- The Washington Times - Thursday, October 4, 2012

The United States is blaming Syrian President Bashar Assad for the growing violence spilling across the border into neighboring Lebanon, which already is burdened with 90,000 refugees from the Syrian civil war.

Syrian rebels also have crossed into Lebanon, and last month Syrian warplanes carried out attacks near Lebanese villages.

U.S. Ambassador Maura Connelly this week told Lebanese Prime Minister Najib Mikati that the responsibility for the repeated shelling and incursions into Lebanon by the Syrian military “falls squarely on the Assad regime.”

“The ambassador re-iterated the United States’ expectation that the Syrian regime respect the sovereignty and territorial integrity of Lebanon,” the U.S. Embassy said Thursday, announcing the details of Mrs. Connelly’s private meeting with Mr. Mikati earlier this week.

“The ambassador stressed that the responsibility for the violence in Syria and the violence that threatens to spill over from Syria falls squarely on the Assad regime.”

Pro- and anti-Assad civilian groups also have clashed in Lebanese cities. Dozens were killed and more than 120 injured in several confrontations in the northern Lebanese city of Tripoli.

The cross-border fighting has some worried that the 18-month civil war in Syria could further destabilize Lebanon, which was occupied by Syria for 15 years after the Lebanese civil war ended in 1990.

Mass protests drove out the Syrians in 2005, after the Assad regime was blamed for the assassination of Lebanese Prime Minister Rafik Hariri, who had opposed the Syrian occupation.


The U.S. ambassador to Canada this week contradicted Foreign Minister John Baird by insisting that the Obama administration applied no pressure on the Conservative government in Ottawa to repatriate a Canadian-born terrorist jailed since 2002 in the U.S. military prison at Guantanamo Bay, Cuba.
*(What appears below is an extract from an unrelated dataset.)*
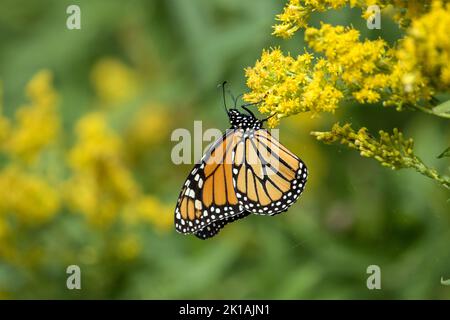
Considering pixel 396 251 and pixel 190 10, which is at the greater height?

Ambassador David Jacobson told reporters in the Canadian capital this week that the United States was anxious to extradite Omar Khadr to Canada, but claimed the White House did not force Prime Minister Stephen Harper to accept him.

“I’m not sure we’d use the word, ‘pressure,’ ” Mr. Jacobson said.

He added that extraditing Khadr to Canada was part of President Obama’s goal of closing the prison, which houses suspected terrorists.

“This is a step in that direction but you don’t pressure. That’s not how it works,” he said.

Mr. Baird on Sunday said Washington did, indeed, force Canada to take Khadr, who was born in Toronto into a family with links to al Qaeda.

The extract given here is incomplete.